Inflação? No meio de uma crise?
Os contínuos pacotes de estímulo que o governo americano tem liberado durante a pandemia, aumentando a liquidez no mercado, somados à expectativa de reabertura da economia com as vacinas, deixaram os investidores alertas para uma maior inflação. A inflação é como salgadinho, impossível comer um só, podendo ganhar força e sair do controle.

E como isso afeta os investimentos?

Com a subida da taxa de juros de longo prazo, há preocupações de que ela se torne mais competitiva do que o rendimento de ações e leve investidores a migrarem para títulos de renda fixa onde serão melhor recompensados.

O gráfico abaixo mostra a diferença entre o earnings yield do S&P 500 e a taxa de juros do Tesouro americano de 10 anos. Com a subida deste último, essa diferença tem diminuído cada vez mais, ultrapassando a mínima de dois anos. Isso sugere que ações estão ficando menos atraentes do que a renda fixa.

E o mercado no Brasil?

À medida que a rentabilidade do Tesouro americano fica mais atraente, investidores globais podem sair não só da Bolsa americana, mas também da brasileira. Isso seria mais um motivo para os estrangeiros saírem do Brasil em meio ao aumento de riscos políticos por aqui.
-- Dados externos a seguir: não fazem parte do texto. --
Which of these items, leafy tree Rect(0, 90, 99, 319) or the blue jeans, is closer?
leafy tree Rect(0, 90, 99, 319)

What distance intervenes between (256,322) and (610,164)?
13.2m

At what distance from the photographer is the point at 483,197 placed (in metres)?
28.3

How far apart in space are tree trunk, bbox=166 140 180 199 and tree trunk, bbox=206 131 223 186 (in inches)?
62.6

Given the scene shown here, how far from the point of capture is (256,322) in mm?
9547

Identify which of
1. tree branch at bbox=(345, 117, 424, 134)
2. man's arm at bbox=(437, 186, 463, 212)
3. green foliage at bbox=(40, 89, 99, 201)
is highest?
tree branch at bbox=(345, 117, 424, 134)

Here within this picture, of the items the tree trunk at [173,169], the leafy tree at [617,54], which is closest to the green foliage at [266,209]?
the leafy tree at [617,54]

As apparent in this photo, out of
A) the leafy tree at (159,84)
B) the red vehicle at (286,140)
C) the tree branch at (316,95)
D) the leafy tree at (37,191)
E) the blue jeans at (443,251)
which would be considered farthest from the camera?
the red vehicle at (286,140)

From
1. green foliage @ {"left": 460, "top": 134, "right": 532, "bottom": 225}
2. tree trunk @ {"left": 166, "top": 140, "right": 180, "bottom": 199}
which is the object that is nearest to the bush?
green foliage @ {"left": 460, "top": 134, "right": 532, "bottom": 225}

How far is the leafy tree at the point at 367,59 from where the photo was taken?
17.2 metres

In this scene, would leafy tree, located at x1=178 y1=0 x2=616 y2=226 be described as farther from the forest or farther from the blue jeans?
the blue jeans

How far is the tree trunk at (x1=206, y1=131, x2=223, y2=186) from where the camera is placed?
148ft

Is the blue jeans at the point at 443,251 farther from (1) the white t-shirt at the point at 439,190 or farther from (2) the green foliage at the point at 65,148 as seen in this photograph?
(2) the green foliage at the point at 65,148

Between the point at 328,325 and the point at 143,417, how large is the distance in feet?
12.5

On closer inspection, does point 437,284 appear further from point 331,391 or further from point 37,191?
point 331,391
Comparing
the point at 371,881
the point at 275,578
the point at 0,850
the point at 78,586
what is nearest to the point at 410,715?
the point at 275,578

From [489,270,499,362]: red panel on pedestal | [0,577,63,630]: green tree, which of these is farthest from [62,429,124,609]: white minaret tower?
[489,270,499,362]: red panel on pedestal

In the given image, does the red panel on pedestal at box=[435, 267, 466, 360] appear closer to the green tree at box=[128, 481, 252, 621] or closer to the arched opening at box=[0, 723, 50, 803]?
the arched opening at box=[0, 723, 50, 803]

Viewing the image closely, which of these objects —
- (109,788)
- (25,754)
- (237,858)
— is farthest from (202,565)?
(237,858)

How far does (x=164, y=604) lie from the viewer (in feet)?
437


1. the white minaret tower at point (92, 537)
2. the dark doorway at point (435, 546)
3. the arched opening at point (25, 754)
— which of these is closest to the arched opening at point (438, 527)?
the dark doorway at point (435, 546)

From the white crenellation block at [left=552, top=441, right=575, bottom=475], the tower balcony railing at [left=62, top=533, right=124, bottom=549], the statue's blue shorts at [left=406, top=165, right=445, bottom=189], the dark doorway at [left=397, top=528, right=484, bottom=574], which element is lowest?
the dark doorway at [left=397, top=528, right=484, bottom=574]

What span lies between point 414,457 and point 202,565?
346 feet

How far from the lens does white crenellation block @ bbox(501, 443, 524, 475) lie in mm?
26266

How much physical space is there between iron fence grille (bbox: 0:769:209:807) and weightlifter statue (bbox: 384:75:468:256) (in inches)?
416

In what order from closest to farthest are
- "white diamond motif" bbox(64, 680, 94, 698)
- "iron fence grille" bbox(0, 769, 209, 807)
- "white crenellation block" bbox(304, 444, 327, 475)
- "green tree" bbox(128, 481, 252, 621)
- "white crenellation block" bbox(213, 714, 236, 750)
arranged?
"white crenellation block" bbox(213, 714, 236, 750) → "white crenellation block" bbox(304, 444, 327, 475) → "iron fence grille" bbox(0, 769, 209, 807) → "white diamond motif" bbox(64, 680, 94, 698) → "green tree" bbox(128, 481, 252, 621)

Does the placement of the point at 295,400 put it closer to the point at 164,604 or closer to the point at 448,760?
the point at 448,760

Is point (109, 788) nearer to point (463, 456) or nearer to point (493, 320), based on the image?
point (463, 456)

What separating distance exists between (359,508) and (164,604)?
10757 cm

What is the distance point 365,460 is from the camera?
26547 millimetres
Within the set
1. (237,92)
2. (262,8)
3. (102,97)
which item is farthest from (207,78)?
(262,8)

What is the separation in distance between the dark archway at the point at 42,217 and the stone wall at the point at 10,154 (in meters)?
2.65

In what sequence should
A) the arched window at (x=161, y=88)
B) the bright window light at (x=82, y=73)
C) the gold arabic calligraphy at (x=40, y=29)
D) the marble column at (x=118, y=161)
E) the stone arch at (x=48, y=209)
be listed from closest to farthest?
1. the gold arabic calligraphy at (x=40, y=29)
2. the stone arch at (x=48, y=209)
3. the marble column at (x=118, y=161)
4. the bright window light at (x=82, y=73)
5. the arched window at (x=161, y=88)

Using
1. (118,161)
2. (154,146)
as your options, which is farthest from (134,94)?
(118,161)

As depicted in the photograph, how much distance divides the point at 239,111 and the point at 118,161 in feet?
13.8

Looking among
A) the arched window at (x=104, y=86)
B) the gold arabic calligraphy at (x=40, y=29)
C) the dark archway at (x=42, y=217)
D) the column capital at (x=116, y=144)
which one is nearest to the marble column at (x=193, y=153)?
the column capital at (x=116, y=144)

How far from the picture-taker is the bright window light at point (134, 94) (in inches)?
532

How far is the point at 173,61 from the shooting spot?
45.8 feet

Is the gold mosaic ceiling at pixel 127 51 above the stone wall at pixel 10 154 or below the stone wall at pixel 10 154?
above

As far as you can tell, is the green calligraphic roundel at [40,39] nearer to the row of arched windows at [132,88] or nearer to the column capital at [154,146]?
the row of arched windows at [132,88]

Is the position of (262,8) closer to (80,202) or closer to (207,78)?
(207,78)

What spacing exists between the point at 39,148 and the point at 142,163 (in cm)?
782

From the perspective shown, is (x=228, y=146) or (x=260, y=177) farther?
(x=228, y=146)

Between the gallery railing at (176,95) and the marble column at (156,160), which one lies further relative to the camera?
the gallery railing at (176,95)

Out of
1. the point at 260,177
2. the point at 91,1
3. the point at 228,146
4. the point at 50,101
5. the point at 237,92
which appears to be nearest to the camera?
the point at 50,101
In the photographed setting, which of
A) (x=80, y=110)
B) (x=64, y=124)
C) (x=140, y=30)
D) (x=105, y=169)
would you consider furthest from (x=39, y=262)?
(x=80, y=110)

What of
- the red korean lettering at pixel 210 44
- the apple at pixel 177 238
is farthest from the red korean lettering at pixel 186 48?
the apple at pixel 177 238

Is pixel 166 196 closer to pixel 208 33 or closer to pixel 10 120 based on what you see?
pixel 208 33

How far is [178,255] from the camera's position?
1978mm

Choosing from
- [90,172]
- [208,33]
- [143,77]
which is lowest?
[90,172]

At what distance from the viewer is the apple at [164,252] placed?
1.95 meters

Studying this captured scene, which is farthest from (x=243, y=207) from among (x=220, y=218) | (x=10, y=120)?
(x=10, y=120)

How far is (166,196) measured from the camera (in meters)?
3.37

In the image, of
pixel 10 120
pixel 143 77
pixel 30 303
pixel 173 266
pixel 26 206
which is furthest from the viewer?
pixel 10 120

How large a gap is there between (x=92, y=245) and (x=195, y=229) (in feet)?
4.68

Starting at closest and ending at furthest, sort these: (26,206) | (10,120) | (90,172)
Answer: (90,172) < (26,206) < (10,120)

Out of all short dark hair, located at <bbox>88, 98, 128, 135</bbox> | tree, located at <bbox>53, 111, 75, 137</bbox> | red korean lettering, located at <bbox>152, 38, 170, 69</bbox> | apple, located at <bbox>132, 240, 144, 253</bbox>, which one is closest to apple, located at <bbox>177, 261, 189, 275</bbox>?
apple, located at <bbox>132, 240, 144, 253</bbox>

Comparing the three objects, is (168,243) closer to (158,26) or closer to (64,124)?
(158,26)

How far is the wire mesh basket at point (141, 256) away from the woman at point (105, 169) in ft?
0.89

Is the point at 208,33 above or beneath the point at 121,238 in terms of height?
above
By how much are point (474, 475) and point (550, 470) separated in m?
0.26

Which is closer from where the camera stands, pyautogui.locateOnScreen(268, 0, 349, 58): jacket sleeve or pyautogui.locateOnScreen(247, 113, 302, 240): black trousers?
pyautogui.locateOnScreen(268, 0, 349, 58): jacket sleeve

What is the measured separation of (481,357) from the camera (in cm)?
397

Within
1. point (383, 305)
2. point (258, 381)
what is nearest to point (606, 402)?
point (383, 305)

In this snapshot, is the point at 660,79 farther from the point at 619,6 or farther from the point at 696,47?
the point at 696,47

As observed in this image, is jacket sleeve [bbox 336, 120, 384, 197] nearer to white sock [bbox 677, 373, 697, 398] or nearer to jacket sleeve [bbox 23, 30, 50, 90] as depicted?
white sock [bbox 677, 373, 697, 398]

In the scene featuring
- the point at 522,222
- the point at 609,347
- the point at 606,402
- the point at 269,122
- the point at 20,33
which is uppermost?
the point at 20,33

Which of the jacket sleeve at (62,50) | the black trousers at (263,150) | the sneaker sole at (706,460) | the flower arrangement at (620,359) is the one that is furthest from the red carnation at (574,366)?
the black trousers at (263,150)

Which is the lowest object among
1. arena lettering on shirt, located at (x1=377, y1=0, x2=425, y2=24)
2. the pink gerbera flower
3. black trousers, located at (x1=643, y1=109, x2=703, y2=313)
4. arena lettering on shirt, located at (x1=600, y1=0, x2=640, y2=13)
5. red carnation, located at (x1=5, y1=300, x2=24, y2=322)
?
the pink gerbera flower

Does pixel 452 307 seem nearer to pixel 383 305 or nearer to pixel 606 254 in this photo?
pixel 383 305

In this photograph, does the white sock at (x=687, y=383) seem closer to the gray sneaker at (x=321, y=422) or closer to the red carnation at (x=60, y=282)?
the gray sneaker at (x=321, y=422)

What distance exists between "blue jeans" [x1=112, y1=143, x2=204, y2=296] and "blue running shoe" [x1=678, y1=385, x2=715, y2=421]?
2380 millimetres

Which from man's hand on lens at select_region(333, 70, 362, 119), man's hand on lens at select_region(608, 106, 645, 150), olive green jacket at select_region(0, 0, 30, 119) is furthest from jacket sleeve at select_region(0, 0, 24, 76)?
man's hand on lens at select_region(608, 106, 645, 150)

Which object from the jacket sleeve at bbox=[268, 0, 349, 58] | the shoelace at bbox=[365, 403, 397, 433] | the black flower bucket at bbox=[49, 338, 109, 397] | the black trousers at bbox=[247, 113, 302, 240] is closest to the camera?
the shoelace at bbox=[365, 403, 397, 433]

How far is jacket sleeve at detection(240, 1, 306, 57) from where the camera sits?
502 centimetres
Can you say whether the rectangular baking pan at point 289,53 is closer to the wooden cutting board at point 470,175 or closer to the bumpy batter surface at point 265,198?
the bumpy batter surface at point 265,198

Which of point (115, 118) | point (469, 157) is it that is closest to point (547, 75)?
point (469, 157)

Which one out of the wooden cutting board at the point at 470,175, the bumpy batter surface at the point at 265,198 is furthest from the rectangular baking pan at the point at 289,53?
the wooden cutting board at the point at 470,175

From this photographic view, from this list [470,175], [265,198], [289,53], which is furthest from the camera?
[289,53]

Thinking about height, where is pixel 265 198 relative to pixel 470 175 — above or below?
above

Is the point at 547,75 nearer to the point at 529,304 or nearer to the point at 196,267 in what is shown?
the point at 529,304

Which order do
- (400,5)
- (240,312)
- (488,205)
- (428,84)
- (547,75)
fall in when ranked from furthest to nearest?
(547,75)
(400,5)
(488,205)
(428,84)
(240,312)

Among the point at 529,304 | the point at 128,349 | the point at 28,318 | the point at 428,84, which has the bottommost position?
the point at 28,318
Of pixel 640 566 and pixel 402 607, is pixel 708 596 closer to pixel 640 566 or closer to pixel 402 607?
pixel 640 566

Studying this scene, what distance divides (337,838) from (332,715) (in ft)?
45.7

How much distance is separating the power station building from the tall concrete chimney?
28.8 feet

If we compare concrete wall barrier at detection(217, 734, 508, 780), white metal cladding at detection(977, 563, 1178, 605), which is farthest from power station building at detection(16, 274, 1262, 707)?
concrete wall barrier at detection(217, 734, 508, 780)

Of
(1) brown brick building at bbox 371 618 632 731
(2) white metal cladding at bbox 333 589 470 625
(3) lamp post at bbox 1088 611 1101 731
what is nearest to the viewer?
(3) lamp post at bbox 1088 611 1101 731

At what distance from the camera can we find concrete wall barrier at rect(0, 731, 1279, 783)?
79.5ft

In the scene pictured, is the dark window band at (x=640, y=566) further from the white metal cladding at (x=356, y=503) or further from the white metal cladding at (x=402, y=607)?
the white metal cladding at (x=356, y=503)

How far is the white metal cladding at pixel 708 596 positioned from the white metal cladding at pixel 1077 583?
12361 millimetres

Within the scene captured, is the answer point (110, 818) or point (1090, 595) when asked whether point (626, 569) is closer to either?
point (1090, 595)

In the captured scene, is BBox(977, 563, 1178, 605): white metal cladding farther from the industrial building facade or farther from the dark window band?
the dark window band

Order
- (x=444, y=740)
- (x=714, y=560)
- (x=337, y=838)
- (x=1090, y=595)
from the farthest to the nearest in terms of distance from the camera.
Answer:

Por enquanto, faz sentido a taxa de juros seguir em alta, refletindo uma recuperação econômica e o aumento de expectativas de inflação. Afinal, estamos saindo de uma pandemia, e os dados confirmam que os EUA estão saindo bastante fortalecidos dela. Além disso, a taxa do Tesouro de 10 anos continua em níveis abaixo da média histórica, sugerindo que ainda não precisamos nos preocupar – pelo menos no curto prazo.

Mas com tanto dinheiro novo entrando na economia norte-americana, e consequentemente no mundo (dado o grande envolvimento do país como exportador e importador), com certeza é (mais) um indicador para ficar de olho.

Por enquanto, continuamos com o nosso target para o Ibovespa em 135.000 pontos para o final do ano. Como mencionamos no Raio XP, a inflação é um dos principais riscos para ficar de olho, então seguiremos monitorando os próximos acontecimentos no mundo que podem afetar o Tesouro de 10 anos e os eventos que impactam a Bolsa por aqui.